From the mid-90s to the present, television drama with religious content has come to reflect the growing cultural divide between white middle-America and concentrated urban elites. As author Charlotte E. Howell argues in this forthcoming book, by 2016, television narratives of white Christianity had become entirely disconnected from the religion they were meant to represent. Programming labeled “family-friendly” became a euphemism for white, middlebrow America, and developing audience niches became increasingly significant to serial dramatic television. Utilizing original case studies and interviews, Divine Programming investigates the development, writing, producing, marketing, and positioning of key series including 7th Heaven, Friday Night Lights, Rectify, Supernatural, Jane the Virgin, Daredevil, and Preacher.

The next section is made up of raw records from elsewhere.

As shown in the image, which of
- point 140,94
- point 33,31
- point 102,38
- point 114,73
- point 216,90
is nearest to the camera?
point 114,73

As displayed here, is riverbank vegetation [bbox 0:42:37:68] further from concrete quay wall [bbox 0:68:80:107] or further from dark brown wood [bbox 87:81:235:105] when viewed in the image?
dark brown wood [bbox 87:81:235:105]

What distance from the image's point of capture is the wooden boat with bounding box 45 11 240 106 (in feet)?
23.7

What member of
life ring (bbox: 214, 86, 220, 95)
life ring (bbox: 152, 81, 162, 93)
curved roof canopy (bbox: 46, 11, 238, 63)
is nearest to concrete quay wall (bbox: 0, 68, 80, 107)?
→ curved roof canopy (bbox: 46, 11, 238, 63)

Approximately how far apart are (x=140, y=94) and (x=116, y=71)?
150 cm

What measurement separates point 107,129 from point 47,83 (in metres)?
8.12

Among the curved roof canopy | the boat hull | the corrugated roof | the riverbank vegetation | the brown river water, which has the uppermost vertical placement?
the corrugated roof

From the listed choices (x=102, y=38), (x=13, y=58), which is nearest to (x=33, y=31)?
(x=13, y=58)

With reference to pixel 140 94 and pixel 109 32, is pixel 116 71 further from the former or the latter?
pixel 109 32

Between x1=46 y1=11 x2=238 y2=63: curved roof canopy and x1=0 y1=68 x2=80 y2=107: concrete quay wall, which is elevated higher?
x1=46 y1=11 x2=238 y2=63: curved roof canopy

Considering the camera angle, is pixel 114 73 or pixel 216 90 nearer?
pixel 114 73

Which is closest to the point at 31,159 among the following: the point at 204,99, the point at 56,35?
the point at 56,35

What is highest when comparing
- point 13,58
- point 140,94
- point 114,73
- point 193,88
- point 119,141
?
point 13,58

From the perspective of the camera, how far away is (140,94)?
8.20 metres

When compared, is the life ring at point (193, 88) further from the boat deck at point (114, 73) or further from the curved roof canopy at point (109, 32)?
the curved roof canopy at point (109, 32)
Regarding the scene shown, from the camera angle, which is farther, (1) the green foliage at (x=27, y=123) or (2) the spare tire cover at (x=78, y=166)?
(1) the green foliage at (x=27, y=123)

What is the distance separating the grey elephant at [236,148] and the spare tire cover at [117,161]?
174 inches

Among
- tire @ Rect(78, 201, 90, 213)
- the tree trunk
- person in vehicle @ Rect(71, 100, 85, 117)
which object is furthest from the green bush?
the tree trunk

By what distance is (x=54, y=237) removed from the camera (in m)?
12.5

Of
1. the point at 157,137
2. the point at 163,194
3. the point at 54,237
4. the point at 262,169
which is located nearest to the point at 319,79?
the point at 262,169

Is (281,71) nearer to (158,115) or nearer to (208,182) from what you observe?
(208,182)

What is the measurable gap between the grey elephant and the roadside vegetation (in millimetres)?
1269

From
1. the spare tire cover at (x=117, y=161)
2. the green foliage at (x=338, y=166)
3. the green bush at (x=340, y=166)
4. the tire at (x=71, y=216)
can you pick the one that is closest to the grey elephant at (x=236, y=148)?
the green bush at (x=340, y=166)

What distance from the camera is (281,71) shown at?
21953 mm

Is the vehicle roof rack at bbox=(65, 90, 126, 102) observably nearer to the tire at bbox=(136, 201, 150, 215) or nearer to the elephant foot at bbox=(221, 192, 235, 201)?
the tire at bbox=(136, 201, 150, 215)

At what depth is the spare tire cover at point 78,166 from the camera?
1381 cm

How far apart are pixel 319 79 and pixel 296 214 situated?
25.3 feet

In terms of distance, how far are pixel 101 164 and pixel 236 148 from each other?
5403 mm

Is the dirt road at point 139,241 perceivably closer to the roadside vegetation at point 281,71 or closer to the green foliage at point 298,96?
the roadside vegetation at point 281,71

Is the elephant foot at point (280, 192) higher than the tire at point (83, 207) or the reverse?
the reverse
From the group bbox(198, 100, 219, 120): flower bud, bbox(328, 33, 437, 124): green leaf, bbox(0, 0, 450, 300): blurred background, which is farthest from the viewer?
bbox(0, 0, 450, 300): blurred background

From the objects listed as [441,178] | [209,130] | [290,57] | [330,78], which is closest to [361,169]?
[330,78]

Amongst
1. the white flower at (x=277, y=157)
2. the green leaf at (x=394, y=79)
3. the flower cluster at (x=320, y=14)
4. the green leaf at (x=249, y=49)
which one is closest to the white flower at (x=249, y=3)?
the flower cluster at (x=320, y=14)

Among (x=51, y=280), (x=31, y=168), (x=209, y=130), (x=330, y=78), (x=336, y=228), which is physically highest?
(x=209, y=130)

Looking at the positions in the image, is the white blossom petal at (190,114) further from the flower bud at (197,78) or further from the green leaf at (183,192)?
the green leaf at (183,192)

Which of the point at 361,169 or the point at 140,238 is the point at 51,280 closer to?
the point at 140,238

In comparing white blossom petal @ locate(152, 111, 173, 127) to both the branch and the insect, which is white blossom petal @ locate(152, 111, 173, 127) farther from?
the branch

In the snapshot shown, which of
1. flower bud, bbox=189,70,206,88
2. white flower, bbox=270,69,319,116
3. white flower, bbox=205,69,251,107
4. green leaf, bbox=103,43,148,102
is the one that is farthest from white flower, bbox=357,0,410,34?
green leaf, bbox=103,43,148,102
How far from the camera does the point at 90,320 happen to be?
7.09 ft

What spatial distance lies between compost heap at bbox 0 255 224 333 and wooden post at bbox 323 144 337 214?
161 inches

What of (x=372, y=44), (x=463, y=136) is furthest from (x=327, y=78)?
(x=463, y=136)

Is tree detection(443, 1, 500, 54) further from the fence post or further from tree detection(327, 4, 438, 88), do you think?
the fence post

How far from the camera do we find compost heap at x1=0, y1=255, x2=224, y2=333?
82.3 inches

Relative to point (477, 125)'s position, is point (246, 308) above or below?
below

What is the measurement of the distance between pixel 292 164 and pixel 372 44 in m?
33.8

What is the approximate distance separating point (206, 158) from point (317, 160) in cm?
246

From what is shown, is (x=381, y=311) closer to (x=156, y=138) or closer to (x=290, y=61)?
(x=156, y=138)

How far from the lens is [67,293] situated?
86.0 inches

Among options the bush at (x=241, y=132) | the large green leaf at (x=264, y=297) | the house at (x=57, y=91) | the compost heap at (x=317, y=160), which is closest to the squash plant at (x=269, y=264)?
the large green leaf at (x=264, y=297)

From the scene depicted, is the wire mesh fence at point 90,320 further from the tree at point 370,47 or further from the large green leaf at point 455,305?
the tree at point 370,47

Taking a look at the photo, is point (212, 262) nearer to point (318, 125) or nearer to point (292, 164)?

As this book shows, there has historically been a deep ambivalence among television production cultures regarding religion and Christianity more specifically. It illustrates how middle-American television audiences lost significance within the Hollywood television industry and how this, in turn, has informed and continues to inform television programming on a larger scale. In recent years, upscale audience niches have aligned with the perceived tastes of affluent, educated, multicultural, and-importantly-secular elites. As a result, the televised representation of white Christianity had to be othered and shifted into the unreality of fantastic genres to appeal to niche audiences. To examine this effect, Howell looks at religious representation through four approaches—establishment, distancing, displacement, and use—and looks at series across a variety of genres and outlets in order to provide varied analyses of each theme.
Charlotte E. Howell is an Assistant Professor of Television Studies in the Department of Film and Television and a research fellow of the CRC. Her work has been published in the Cinema Journal, Critical Studies in Television, Networking Knowledge, Kinephanos, and in the anthology Supernatural, Humanity, and the Soul: On the Highway to Hell and Back.